Lauren Steel - 20218337

October 14, 2024 

## CMPE 251 Assignment 2 Part 2: Coding 


The objective of this assignment is to assess your understanding and implementation skills in two fundamental classification algorithms: K-Nearest Neighbors (KNN) and Logistic Regression. You will be required to perform data preprocessing, implement KNN from scratch, and use Logistic Regression with the scikit-learn library on the same dataset.


We will be using the Breast Cancer Wisconsin (Diagnostic) Dataset, which is available in the sklearn.datasets library. This dataset consists of 30 features and a binary target variable indicating whether a given cancer diagnosis is benign (0) or malignant (1).

In [1]:
import numpy as np
from sklearn.metrics import accuracy_score, precision_score, recall_score, f1_score
from sklearn.linear_model import LogisticRegression

from sklearn.preprocessing import StandardScaler
from sklearn.model_selection import train_test_split
from collections import Counter 

from sklearn.datasets import load_breast_cancer

## Question 1: KNN Implementation from Scratch (5 points)

= PROBLEM DETAILS =
Continue the classification assignment notebook above from its last line, the heading "Question 1: KNN Implementation from Scratch (5 points)".

= DATA UNDER STUDY =
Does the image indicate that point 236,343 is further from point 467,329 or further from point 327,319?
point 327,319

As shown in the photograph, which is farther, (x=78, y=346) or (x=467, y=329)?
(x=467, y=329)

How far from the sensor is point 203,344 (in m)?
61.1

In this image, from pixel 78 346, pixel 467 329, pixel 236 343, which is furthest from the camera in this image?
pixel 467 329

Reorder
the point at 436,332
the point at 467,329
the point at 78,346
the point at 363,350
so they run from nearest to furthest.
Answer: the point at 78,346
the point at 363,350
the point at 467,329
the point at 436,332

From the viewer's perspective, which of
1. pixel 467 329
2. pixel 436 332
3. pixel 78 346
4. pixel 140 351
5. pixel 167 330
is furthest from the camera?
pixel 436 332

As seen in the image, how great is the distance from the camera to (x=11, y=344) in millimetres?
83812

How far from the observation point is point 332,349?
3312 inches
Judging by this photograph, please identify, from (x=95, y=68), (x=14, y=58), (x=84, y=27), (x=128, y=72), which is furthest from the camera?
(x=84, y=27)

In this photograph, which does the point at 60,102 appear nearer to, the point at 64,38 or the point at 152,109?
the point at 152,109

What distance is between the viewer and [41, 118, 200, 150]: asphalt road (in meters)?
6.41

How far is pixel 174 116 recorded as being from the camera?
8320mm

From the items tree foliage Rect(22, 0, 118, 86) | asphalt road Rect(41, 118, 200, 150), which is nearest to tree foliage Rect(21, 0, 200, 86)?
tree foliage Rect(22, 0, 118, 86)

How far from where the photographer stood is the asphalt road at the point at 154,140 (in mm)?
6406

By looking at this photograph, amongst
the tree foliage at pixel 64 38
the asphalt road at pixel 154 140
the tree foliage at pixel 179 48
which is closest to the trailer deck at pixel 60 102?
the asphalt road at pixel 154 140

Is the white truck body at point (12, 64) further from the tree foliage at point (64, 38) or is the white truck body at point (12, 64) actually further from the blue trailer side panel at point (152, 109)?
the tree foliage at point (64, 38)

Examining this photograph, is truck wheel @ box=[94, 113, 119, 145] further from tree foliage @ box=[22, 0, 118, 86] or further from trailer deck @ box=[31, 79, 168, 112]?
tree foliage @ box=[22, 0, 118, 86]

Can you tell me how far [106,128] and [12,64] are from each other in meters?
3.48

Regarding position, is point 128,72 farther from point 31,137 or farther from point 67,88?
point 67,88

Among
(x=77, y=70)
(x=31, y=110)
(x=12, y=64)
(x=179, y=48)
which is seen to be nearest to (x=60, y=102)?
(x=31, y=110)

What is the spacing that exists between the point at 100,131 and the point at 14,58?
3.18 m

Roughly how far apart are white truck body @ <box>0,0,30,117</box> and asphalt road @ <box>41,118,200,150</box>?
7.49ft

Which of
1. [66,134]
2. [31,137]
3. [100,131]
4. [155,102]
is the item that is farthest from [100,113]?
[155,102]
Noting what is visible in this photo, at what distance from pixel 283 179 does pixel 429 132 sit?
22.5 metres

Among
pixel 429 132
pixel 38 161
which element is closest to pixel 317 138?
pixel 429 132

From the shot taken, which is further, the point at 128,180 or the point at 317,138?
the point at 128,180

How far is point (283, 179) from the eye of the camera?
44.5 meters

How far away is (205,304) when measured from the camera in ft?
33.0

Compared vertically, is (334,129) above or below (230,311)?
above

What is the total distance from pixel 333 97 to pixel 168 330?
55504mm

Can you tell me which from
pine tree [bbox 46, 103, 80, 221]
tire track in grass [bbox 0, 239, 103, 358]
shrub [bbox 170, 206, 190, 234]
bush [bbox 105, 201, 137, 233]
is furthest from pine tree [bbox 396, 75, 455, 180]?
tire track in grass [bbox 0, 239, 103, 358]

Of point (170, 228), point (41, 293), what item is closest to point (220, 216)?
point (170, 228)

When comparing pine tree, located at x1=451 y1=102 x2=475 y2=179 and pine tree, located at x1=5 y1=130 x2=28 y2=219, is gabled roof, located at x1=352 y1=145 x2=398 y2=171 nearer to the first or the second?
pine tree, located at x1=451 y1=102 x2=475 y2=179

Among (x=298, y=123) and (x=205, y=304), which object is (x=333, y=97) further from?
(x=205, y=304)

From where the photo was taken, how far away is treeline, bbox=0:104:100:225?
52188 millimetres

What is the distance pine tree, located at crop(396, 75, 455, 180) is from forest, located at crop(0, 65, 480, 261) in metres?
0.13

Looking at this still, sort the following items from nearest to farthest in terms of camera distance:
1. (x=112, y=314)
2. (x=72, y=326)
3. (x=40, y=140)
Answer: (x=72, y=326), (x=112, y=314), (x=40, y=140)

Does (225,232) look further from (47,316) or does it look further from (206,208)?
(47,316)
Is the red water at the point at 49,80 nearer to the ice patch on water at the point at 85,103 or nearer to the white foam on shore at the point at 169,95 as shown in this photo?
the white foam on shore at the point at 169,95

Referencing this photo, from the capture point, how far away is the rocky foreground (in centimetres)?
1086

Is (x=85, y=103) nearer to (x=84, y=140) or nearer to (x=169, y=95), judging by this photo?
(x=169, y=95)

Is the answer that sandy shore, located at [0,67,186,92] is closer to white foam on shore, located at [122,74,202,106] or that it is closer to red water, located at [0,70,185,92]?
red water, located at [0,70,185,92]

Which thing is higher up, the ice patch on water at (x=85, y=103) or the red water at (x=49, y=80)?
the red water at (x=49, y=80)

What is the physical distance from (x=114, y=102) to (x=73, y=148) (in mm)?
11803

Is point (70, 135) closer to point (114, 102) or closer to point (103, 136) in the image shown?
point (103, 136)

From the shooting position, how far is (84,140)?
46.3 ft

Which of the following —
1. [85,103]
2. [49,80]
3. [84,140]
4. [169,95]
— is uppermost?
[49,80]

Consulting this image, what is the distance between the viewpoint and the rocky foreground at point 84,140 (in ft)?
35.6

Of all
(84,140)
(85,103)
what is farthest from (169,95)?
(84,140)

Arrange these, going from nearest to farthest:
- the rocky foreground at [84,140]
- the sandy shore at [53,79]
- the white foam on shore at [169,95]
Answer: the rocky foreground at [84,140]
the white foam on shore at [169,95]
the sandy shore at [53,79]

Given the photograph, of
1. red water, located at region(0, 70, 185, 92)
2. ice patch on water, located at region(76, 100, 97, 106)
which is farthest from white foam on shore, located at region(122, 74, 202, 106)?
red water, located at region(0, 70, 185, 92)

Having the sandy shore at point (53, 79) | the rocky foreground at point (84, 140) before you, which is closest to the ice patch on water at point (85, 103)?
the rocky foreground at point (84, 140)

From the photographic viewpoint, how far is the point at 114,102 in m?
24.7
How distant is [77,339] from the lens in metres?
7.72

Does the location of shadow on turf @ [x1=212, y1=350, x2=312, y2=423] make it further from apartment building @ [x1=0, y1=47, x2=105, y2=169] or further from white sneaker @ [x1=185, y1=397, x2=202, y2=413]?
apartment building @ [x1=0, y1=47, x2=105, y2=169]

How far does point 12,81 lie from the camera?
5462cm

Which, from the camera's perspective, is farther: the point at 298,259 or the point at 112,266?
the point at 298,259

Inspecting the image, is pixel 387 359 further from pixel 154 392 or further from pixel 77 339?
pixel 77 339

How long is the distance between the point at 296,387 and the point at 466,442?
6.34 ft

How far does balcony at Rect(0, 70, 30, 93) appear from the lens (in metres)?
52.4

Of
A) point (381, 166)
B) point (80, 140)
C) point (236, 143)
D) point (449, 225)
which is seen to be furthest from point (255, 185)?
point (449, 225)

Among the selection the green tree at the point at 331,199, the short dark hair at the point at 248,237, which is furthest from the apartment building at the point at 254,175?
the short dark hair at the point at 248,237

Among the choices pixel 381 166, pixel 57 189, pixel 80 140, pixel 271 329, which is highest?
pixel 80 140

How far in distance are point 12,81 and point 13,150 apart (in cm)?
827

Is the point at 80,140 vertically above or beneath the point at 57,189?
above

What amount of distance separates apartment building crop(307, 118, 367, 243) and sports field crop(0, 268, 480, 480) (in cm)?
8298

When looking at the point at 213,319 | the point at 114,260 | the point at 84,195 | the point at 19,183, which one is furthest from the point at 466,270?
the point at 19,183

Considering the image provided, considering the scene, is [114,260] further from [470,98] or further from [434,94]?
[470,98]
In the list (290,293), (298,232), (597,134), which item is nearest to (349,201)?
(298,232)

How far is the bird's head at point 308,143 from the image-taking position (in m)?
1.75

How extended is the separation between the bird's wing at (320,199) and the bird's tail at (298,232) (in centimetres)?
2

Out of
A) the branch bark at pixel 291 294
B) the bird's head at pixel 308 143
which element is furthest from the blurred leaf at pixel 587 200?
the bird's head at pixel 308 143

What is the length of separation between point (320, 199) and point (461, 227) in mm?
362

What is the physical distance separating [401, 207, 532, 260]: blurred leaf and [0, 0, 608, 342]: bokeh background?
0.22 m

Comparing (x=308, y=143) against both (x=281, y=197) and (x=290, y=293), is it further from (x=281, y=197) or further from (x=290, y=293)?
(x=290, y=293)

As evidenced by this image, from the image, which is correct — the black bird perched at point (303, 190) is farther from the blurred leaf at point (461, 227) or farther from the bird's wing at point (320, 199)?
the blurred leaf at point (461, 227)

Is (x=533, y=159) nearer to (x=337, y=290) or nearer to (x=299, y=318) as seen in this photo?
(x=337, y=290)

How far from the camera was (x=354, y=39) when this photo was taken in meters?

= OUTPUT OF THE EXERCISE =
1. Data Preprocessing:

a) Load the Breast Cancer dataset from sklearn.datasets.

b) Normalize the feature data so that all features have a mean of 0 and a standard deviation
of 1.

c) Split the dataset into training (70%) and testing (30%) sets.

In [2]:
# (part a) load the breast cancer dataset 
data = load_breast_cancer()
x = data.data
y = data.target

# (part b) apply standardization 
scaler = StandardScaler()
scaled = scaler.fit_transform(x)

# (part c) split the dataset into training and test sets 
x_train, x_test, y_train, y_test = train_test_split(scaled, y, test_size=0.3, random_state=42)


2. KNN Implementation:

a) Implement the KNN algorithm from scratch without using sklearn or any other library functions for the classifier. The implementation should include:

-   Calculating the Euclidean distance between data points.
-   Finding the nearest neighbors for a given test point.
-   Predicting the class based on majority voting among the nearest neighbors.


In [3]:
# (part a) implementing the knn algorithm from scratch 
# function defn for euclidean distance calculations 
def euclidean_distance(x1, x2):
    euc_dist = np.sqrt(np.sum((x1 - x2) ** 2))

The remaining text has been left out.